By all scientific evidence, we would be done with this virus by now if we (society) could achieve herd immunity, which is where enough of the human population is immune (by getting vaccinated) so that the virus can no longer spread effectively. But, we are nowhere there yet, and it doesn't look like we will anytime soon. This is because a non-trivial segment of the human population simply refuses to get vaccinated. Why? Because they are misinformed, they think they know better than experts, and/or, they simply have a distrust of science in general. In less-dramatic times, seeing someone like this would be rather quaint, kind of like chuckling while your crazy uncle raves about conspiracy theories over Christmas dinner. But in these global-pandemic times, these attitudes have serious consequences - to everyone.

Why am I talking about anti-vaxxers on a blog site about monarchs? Lately, I've been thinking about how we all got here, and how do these people think they know better? Why do they distrust the science around vaccines? In my search for all of these answers, I came across the book pictured above - The Death of Expertise, by Tom Nichols. It was published in 2017, in fact, before this pandemic started! Even then, the author appeared to be keenly aware of this growing problem. I've read through most of it, and I recommend it for anyone who also struggles with similar thoughts. In a nutshell, the author is an expert in political science, and a professor. He wrote this book describing this growing trend over the last decade or so where people think they no longer need experts because they have the internet, and, that they also believe that their interpretation of science and research is just as good as anyone else's. There also seems to be some financial motives at play too, which I won't get into.

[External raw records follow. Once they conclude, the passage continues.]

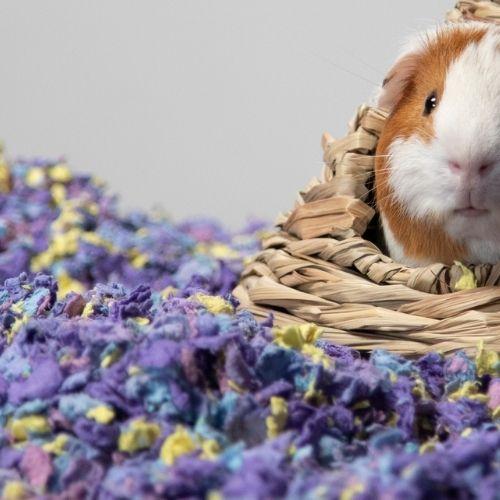 Carefresh Small Pet Bedding 10L Confetti & Sprinkles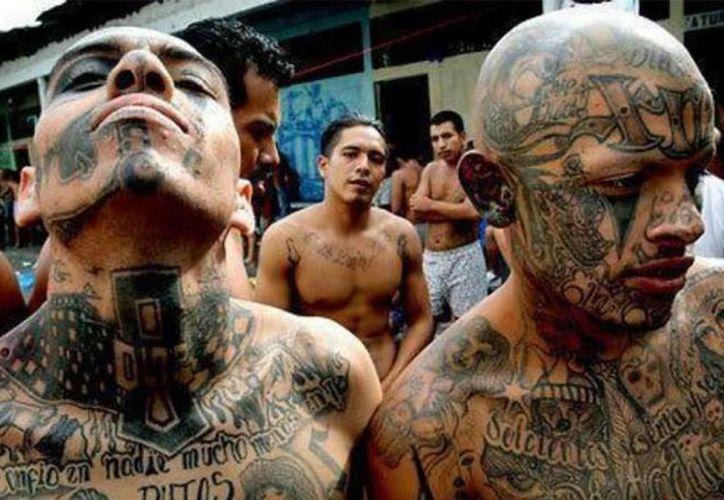 Los tatuajes con los que expresan su pertenencia simbolizan el vínculo indestructible que les une a esas pandillas. (chartcons.com)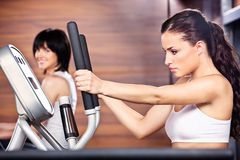 Women in gym center. Women doing exercise in gym center Royalty Free Stock Photography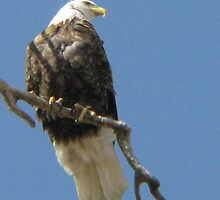 Bald Eagle by lilv123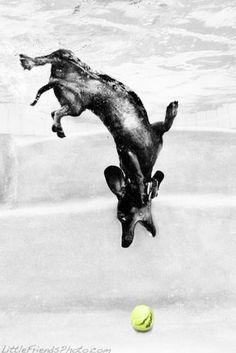 Best Underwater Dog Photo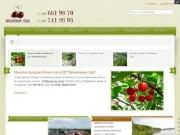 Добро пожаловать на сайт  ДП Вишневый сад!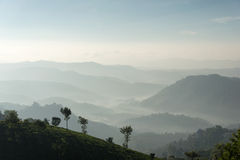 Mountain layers. Layers on mountains and tea plantation in Munnar, Kerala Royalty Free Stock Images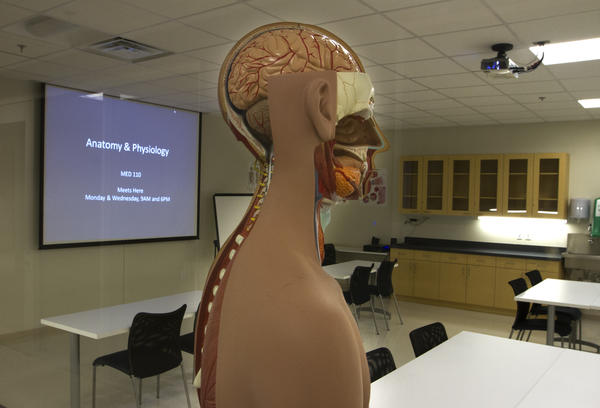 A view of the anatomy and physiology class inside Stratford University in Newport News. The university will offer degrees in health sciences, nursing, culinary arts, hospitality management, business management, and software engineering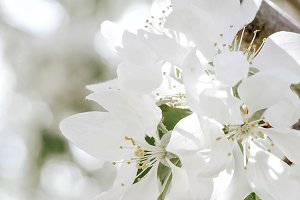 white tree blossoms on branch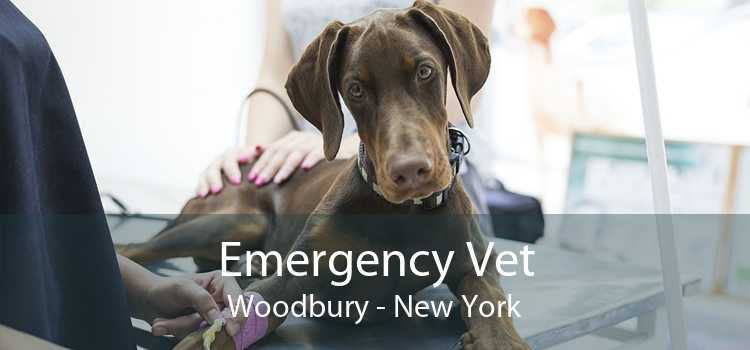 Emergency Vet Woodbury - New York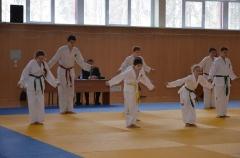 Фестиваль боевых искусств_26
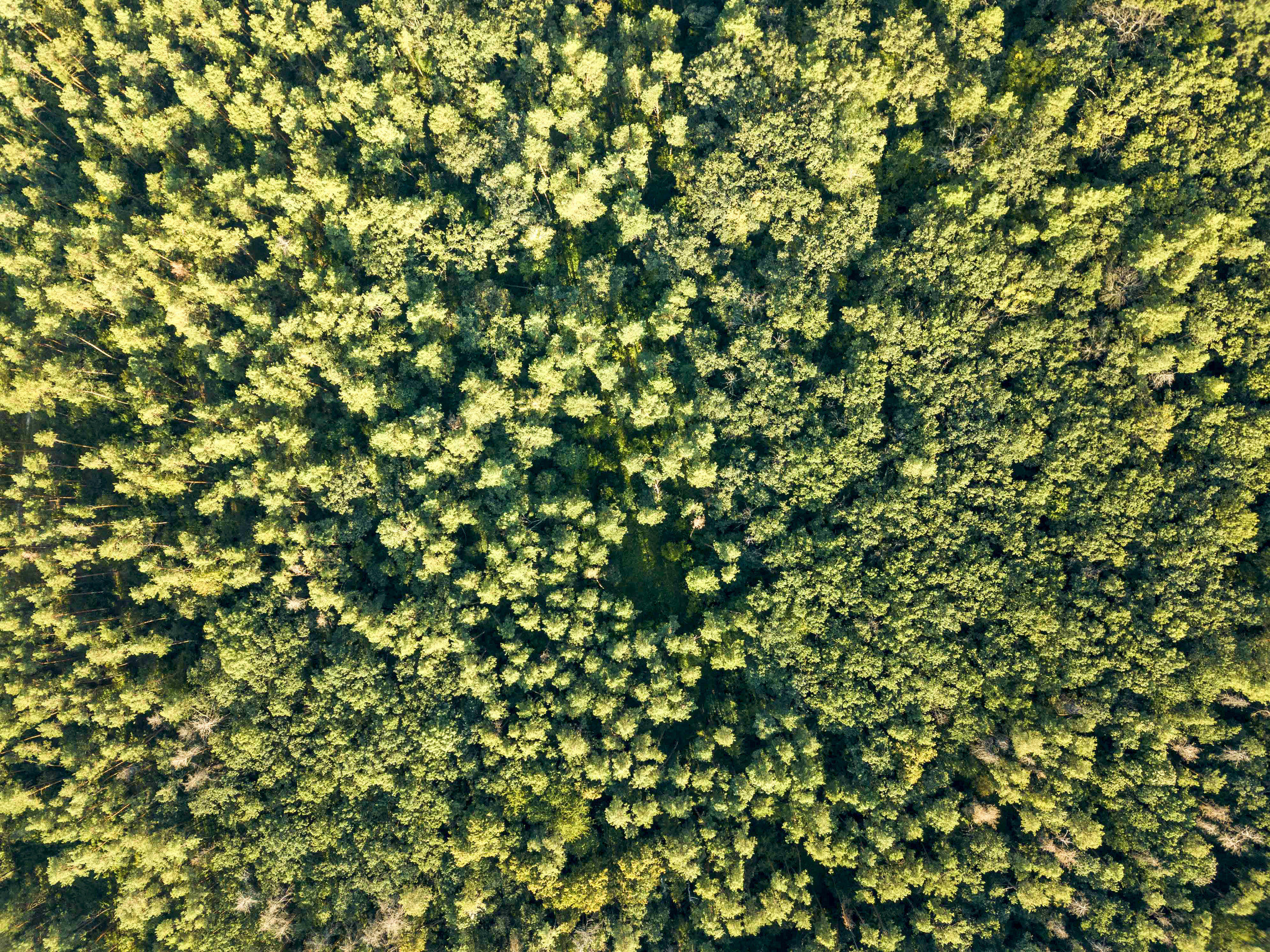 aerial-photograph-of-a-summer-day-on-green-P34V56B.jpg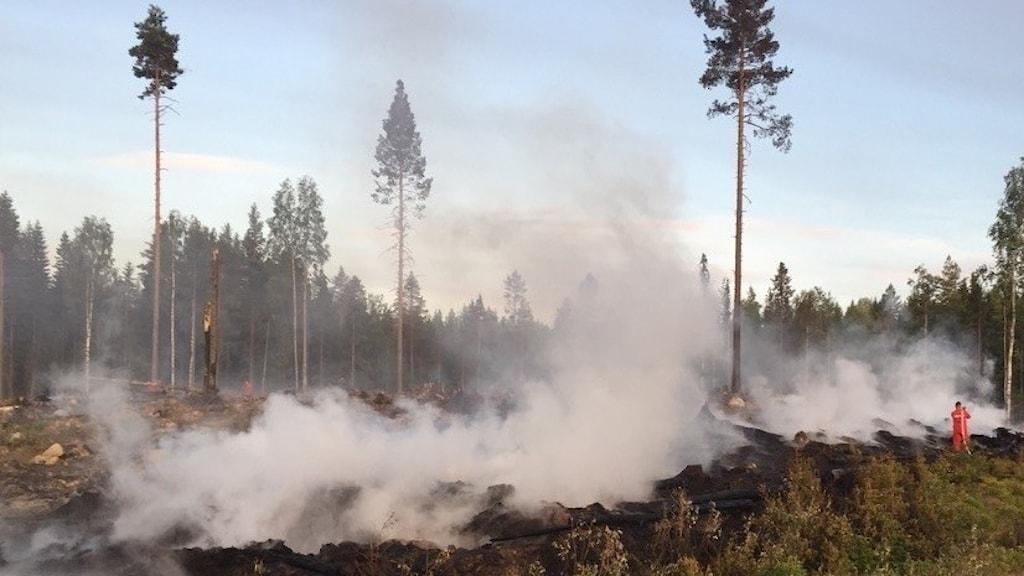 Skog som brinner och brandman som släcker.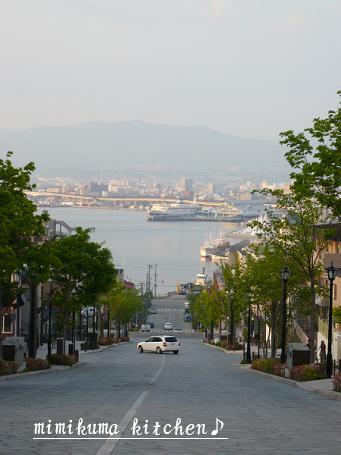 函館の坂 八幡坂2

As I said, this book was written before the covid pandemic started, but boy, this trend is exactly what we don't need right now. In fact, if anything, the pandemic may have amplified this problem. People are doing their own "research" over the internet now on how to treat covid with over the counter medications, or breathing exercises, or whatever. Meanwhile, every time I see Dr. Anthony Fauci give a presentation, some of the comments on social media afterwards are simply breathtaking - "this guy doesn't know what he's talking about," or "he's in bed with the pharmaceutical industry," and "he does research on puppies." These are all the same signs that Tom Nichols was warning about. Each of these individuals is actively and publicly dismissing the advice of a world-renowned expert, with decades of experience, in their chosen field, all because they read something on a facebook post, or because they misinterpreted a scientific study, or some other nonesense.

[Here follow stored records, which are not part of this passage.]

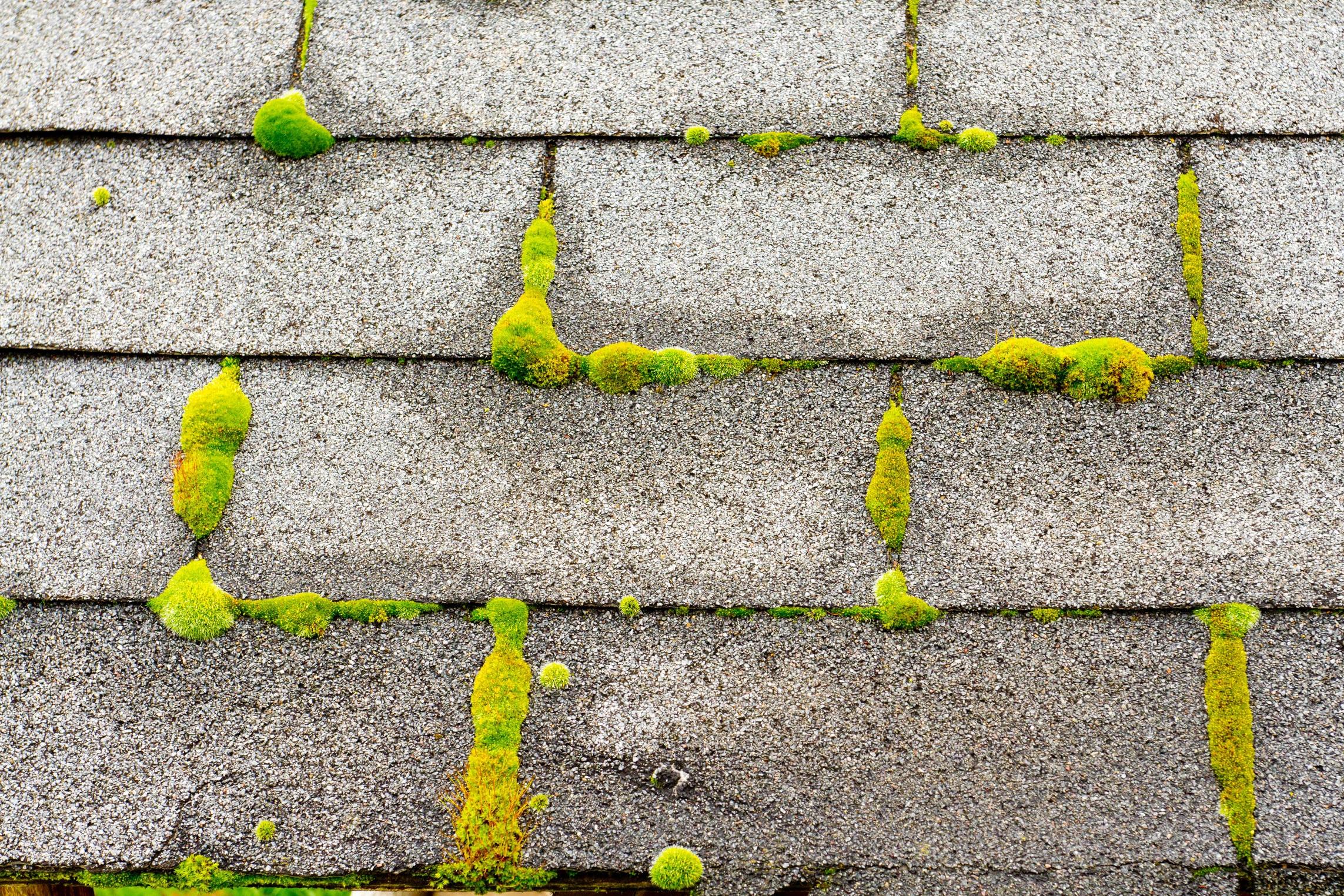 Roof+moss.jpg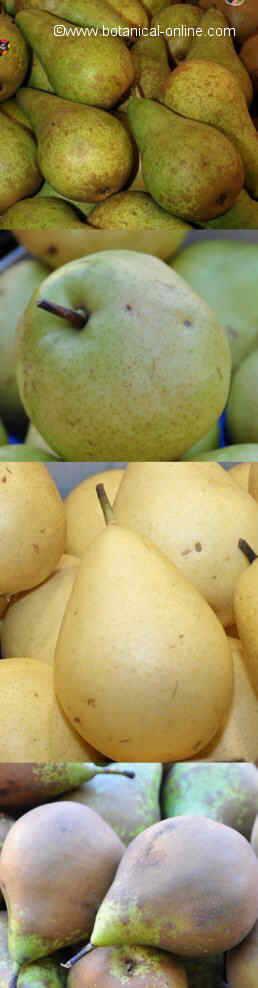 Variedades de peras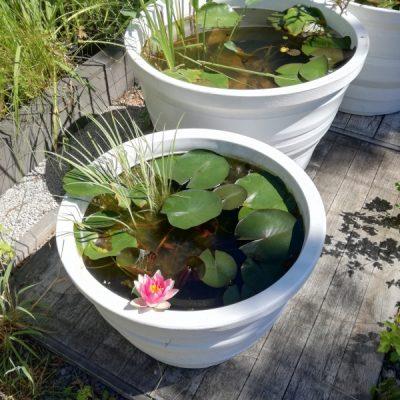 Waterlelie Nymphaea Escarboucle in bloei in ons Otium terrasvijvertje.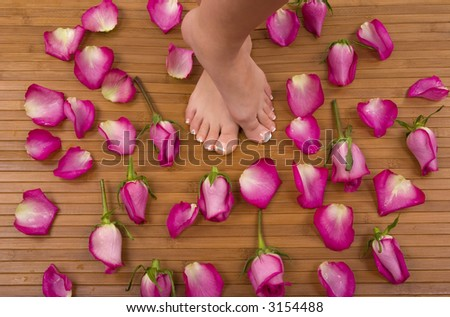 Having spa treatment (pedicured feet surrounded by bright pink roses) - stock photo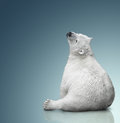 Small polar bear cub sit on background Stock Image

Here's the thing - as I read this book, I found myself nodding along and comparing the author's experiences and examples to what is happening right now in the world of monarch butterflies. Yes, we in the monarch world have our share of misinformation, our share of crazies, and a big share of people who distrust scientific research, or "experts". Yes, some of what I'm saying comes from direct experience. I've been researching monarchs for over 25 years, have over 140 peer reviewed scientific publications, and am employed at a top-notch scientific institution. I THINK this makes me an expert in the world of monarch research. But over the years I've been called biased, a quack, a wannabe scientist, you name it, all from citizens who think they know better, or, that I don't know what I'm doing.

To be fair, this very blog is one of the reasons for this. By creating this blog, and by uploading post after post, I have basically put my name out there in the cyberworld, and in essence, made myself a target for such people. In the book in fact, Tom describes how having an online presence comes with trolls, and there is no way around this. Thus, one could argue that the simple way to deal with this is to just not have an online presence! In other words, don't have a blog, don't engage with anyone in the public, and keep to myself. That's one way to be a scientist I guess, and in fact I have a LOT of colleagues who do this. They never come out of their academic shell, never do anything except publish their research in academic journals, and never ever speak publicly, or virtually, or engage in social media. This is also a big problem in my mind. In the times we live in now, our society really needs scientists to work to relay their research to the people who need to hear it, not just write their papers for other scientists to read (and locked away in scientific journals, I'll add).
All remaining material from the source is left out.